Aerenthal e Izvolsky reuniram-se em Buchlau (na actual República Checa), em
Setembro de 1908. Neste encontro, os dois ministros chegaram a um acordo: «a
Áustria prometia não se opor aos planos da Rússia relativamente aos Estreitos,
ficando estabelecido que Constantinopla era deixada para a Turquia; a Rússia
concordou com a anexação da Bósnia.»
Por decreto de 5 de Outubro de 1908, o Governo da
Áustria-Hungria anunciou a anexação da Bósnia-Herzegovina. Este anúncio teve de
imediato a reacção negativa da Sérvia. A população dos territórios anexados era
em grande parte de origem sérvia e este Reino aguardava que a ocupação e
administração austro-húngara chegasse a um fim para então poder anexar aquelas
províncias. Vendo os seus planos arruinados, a Sérvia exigiu que lhe fosse
atribuída uma parte das províncias - uma faixa de território que lhe permitiria
chegar ao Mar Adriático - e o seu exército manteve-se em estado de prontidão
para a guerra que parecia avizinhar-se. Aerenthal recusou negociar qualquer
compensação à Sérvia já que o principal objectivo era o de dar um golpe mortal
na agitação dos povos eslavos, agitação que tinha origem naquele país. «Entre
os súbditos eslavos dos Habsburgo, os mais inquietos eram os Eslavos do Sul
cuja contiguidade com a Sérvia era a causa de aquele pequeno país assumir uma
invulgar importância aos olhos do Governo austro-húngaro. […] Pašić, o líder
radical e personalidade dominante da política da Sérvia, que era
simultaneamente primeiro-ministro e ministro dos Negócios Estrangeiros, em 1904
falou do papel da Sérvia entre os Eslavos do Sul como comparável ao do Piemonte
na formação da Itália.» Este conceito fez crescer no Império Austro-Húngaro uma
facção que defendia a anexação da própria Sérvia.

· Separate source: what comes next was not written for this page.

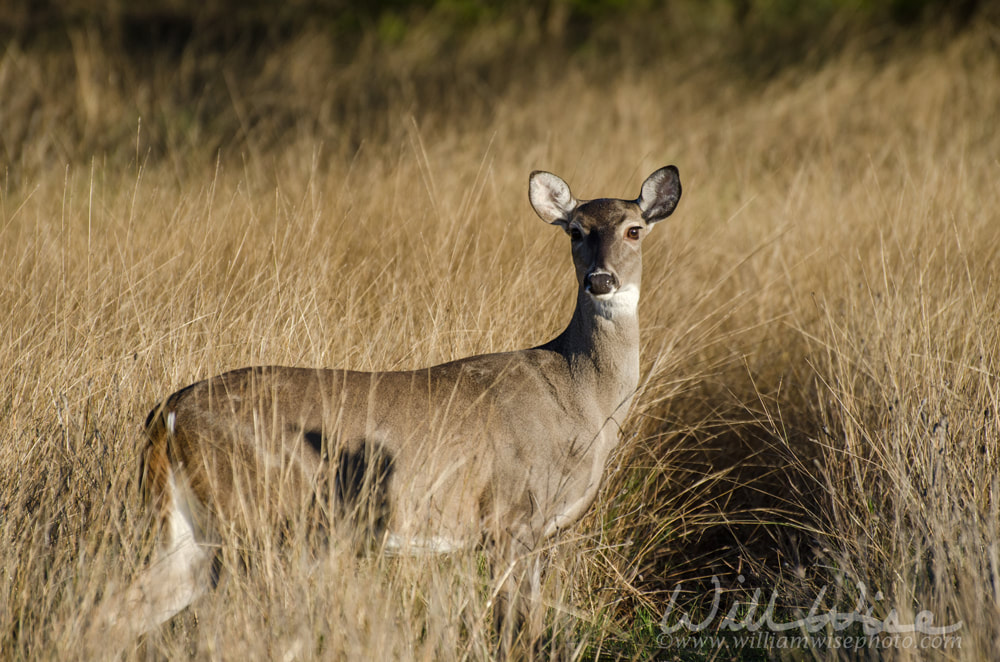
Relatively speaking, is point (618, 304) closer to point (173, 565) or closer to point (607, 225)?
point (607, 225)

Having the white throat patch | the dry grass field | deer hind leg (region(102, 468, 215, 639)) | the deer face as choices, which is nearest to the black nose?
the deer face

Quando a anexação da Bósnia-Herzegovina foi anunciada,
Izvolsky encontrava-se a caminho de Paris a fim de obter o consentimento das
Grandes Potências para os planos russos e austro-húngaros. Izvolsky foi
surpreendido pelo anúncio da anexação e, por outro lado, deparou com a oposição
do Reino Unido e da França à abertura dos Estreitos aos navios de guerra
russos. A Áustria-Hungria tinha violado, unilateralmente, o Tratado de Berlim
de 1878. Perante esta situação, o ministro russo retirou o seu apoio à anexação
da Bósnia-Herzegovina e passou a apoiar a posição da Sérvia. Izvolsky defendeu
que tinha concordado com o processo, mas tal não dispensava a consulta das
Potências, sendo então necessário convocar uma conferência internacional.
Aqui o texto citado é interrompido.